Researchers have discovered a new ‘embryonic organizer’ in marine predators called comb jellies (Ctenophora) and successfully transplanted them into sea anemones (Cnidaria). Organizer cells determine an organism’s body axis — a map that plots where various parts of the embryo should develop. After the transplant, the anemones developed a second body axis, complete with extra mouths and pharynxes. The findings support the idea that the emergence of organizing activity was a key step in animal evolution, says evolutionary developmental biologist Ulrich Technau.

Nature | 6 min read

Reference: Nature paper

Researchers have tracked the electrical activity of individual brain cells during conversation in real time, capturing how sentences are built before a single word is spoken.

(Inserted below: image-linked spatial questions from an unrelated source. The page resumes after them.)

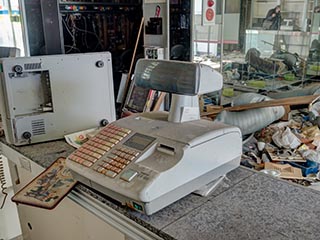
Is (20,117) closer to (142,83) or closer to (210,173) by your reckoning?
(142,83)

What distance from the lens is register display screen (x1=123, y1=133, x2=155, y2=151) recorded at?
97cm

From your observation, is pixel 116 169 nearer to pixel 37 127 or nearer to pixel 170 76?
pixel 170 76

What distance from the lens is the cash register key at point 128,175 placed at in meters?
0.88

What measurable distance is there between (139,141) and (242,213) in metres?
0.35

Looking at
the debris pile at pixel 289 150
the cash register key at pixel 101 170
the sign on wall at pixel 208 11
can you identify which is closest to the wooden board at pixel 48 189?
the cash register key at pixel 101 170

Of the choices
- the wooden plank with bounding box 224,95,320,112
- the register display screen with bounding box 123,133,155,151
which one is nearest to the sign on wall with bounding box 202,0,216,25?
the wooden plank with bounding box 224,95,320,112

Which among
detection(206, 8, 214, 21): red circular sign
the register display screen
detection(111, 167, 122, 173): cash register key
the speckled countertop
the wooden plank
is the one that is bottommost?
the wooden plank

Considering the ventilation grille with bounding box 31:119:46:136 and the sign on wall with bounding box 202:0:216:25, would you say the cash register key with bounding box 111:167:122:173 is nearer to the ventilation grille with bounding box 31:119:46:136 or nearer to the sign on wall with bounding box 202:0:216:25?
the ventilation grille with bounding box 31:119:46:136

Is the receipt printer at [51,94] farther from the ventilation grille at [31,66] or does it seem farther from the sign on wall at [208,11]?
the sign on wall at [208,11]

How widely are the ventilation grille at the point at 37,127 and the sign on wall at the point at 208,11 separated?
3.32 meters

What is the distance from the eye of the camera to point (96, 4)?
3.96 meters

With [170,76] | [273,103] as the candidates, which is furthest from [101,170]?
[273,103]

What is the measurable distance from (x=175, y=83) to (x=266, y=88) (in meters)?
4.31

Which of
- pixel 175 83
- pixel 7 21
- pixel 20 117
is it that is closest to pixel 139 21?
pixel 7 21
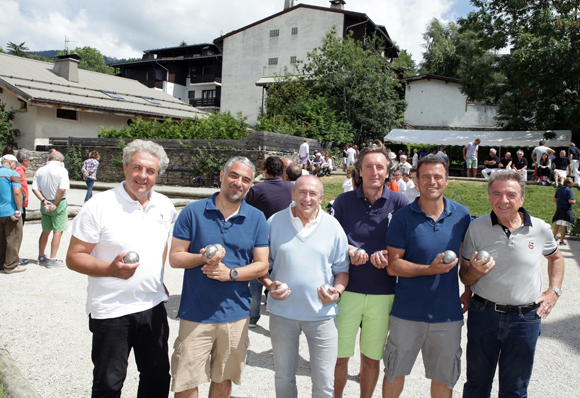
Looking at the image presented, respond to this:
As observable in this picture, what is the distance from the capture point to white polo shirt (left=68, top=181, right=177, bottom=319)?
258 centimetres

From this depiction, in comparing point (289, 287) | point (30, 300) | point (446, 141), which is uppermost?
point (446, 141)

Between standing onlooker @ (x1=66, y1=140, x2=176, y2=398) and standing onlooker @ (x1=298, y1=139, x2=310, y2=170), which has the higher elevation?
standing onlooker @ (x1=298, y1=139, x2=310, y2=170)

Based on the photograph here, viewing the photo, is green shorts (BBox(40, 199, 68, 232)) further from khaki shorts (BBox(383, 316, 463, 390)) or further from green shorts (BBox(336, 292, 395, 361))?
khaki shorts (BBox(383, 316, 463, 390))

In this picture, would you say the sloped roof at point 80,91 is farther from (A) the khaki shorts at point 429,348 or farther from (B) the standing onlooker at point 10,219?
(A) the khaki shorts at point 429,348

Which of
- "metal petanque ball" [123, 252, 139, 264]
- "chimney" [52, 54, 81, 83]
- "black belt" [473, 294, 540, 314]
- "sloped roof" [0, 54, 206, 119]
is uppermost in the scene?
"chimney" [52, 54, 81, 83]

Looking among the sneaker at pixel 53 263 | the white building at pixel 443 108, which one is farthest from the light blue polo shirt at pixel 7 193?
the white building at pixel 443 108

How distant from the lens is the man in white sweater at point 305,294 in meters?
2.88

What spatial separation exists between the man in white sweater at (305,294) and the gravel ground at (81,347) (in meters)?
0.78

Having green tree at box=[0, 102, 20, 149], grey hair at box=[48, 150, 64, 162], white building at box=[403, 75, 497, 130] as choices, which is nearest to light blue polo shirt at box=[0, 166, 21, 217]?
grey hair at box=[48, 150, 64, 162]

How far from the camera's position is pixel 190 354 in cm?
274

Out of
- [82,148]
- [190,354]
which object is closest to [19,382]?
[190,354]

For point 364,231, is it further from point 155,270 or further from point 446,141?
point 446,141

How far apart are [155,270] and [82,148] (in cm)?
2383

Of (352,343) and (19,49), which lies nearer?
(352,343)
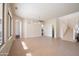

By observing these neurons in a brain region called the frontotemporal cortex, scientists have discovered that individual neurons act as specialized linguistic building blocks. “We used to think language was this diffuse, whole-network phenomenon,” says neurosurgeon and study co-author Ziv Williams. “But it turns out you have specific neurons that only care if a word is a noun, or only care if a phrase is ending.”

Nature | 5 min read

Reference: Nature paper

Ten years after the United Kingdom voted to leave the European Union, the UK is set to rejoin Erasmus+, an EU exchange scheme used by PhD students and university staff. And the UK’s share of the EU’s flagship Horizon Europe funding scheme has begun to recover after the country rejoined the programme in 2024. But hurdles remain, such as how much input the UK might have in the next iteration of Horizon Europe, and the country’s increasingly inhospitable visa requirements for researchers and students.